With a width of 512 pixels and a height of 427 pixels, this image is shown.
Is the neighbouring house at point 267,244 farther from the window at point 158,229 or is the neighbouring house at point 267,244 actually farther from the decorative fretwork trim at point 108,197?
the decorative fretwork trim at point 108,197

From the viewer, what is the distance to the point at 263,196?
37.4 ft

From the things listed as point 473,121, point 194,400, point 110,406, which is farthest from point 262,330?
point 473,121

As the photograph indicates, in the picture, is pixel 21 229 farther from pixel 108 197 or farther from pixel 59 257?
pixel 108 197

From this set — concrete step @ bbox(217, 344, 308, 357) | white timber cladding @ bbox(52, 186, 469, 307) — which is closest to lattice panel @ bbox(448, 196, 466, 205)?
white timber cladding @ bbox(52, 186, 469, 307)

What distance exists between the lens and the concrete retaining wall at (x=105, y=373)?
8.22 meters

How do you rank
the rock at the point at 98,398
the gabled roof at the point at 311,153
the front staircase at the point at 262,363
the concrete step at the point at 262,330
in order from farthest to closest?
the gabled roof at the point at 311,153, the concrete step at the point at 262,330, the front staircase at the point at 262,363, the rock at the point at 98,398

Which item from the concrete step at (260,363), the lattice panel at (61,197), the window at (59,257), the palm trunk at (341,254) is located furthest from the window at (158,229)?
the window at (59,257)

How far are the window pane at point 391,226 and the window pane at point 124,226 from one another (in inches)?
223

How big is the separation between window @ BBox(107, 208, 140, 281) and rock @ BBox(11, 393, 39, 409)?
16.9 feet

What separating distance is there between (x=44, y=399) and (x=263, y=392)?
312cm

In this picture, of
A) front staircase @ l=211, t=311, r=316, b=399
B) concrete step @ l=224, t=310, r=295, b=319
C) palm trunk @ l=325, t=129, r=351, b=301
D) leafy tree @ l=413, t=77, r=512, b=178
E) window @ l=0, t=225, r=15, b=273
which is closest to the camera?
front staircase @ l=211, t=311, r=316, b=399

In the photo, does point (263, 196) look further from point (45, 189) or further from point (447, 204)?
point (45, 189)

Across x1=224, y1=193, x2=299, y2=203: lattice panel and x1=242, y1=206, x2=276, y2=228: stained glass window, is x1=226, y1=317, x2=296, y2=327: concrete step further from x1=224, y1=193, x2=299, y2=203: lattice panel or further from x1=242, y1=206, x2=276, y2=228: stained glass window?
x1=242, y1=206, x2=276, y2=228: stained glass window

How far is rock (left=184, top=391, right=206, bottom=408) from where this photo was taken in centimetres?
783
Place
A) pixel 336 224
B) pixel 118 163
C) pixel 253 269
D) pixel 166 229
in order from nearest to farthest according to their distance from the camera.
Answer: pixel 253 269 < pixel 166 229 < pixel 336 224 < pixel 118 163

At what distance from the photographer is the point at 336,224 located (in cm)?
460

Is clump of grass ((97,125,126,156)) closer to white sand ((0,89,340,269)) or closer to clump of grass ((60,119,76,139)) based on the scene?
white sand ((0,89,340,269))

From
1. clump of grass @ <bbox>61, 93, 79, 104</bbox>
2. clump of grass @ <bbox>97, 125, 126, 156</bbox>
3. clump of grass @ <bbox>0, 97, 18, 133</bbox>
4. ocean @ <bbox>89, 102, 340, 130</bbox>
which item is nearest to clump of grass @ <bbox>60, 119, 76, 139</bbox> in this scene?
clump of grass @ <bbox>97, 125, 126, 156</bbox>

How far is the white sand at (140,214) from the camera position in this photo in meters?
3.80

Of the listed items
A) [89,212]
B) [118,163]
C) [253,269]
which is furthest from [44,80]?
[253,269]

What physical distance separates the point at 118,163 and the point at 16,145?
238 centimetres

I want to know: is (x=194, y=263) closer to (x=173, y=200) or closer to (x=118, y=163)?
- - - -
- _Aim_: Reproduce everything from the beginning of the records down to and including the line containing "8.22 meters".

- _Result for this task_:
With a width of 512 pixels and a height of 427 pixels, this image is shown.
Is the neighbouring house at point 267,244 farther from the window at point 158,229 or is the neighbouring house at point 267,244 actually farther from the decorative fretwork trim at point 108,197?
the decorative fretwork trim at point 108,197

From the viewer, what is the distance to the point at 263,196?
37.4 ft

From the things listed as point 473,121, point 194,400, point 110,406, which is farthest from point 262,330?
point 473,121

As the photograph indicates, in the picture, is pixel 21 229 farther from pixel 108 197 or farther from pixel 59 257?
pixel 108 197

From this set — concrete step @ bbox(217, 344, 308, 357) | white timber cladding @ bbox(52, 186, 469, 307) — which is closest to lattice panel @ bbox(448, 196, 466, 205)?
white timber cladding @ bbox(52, 186, 469, 307)

What distance exists between the lens and the concrete retaining wall at (x=105, y=373)?
8.22 meters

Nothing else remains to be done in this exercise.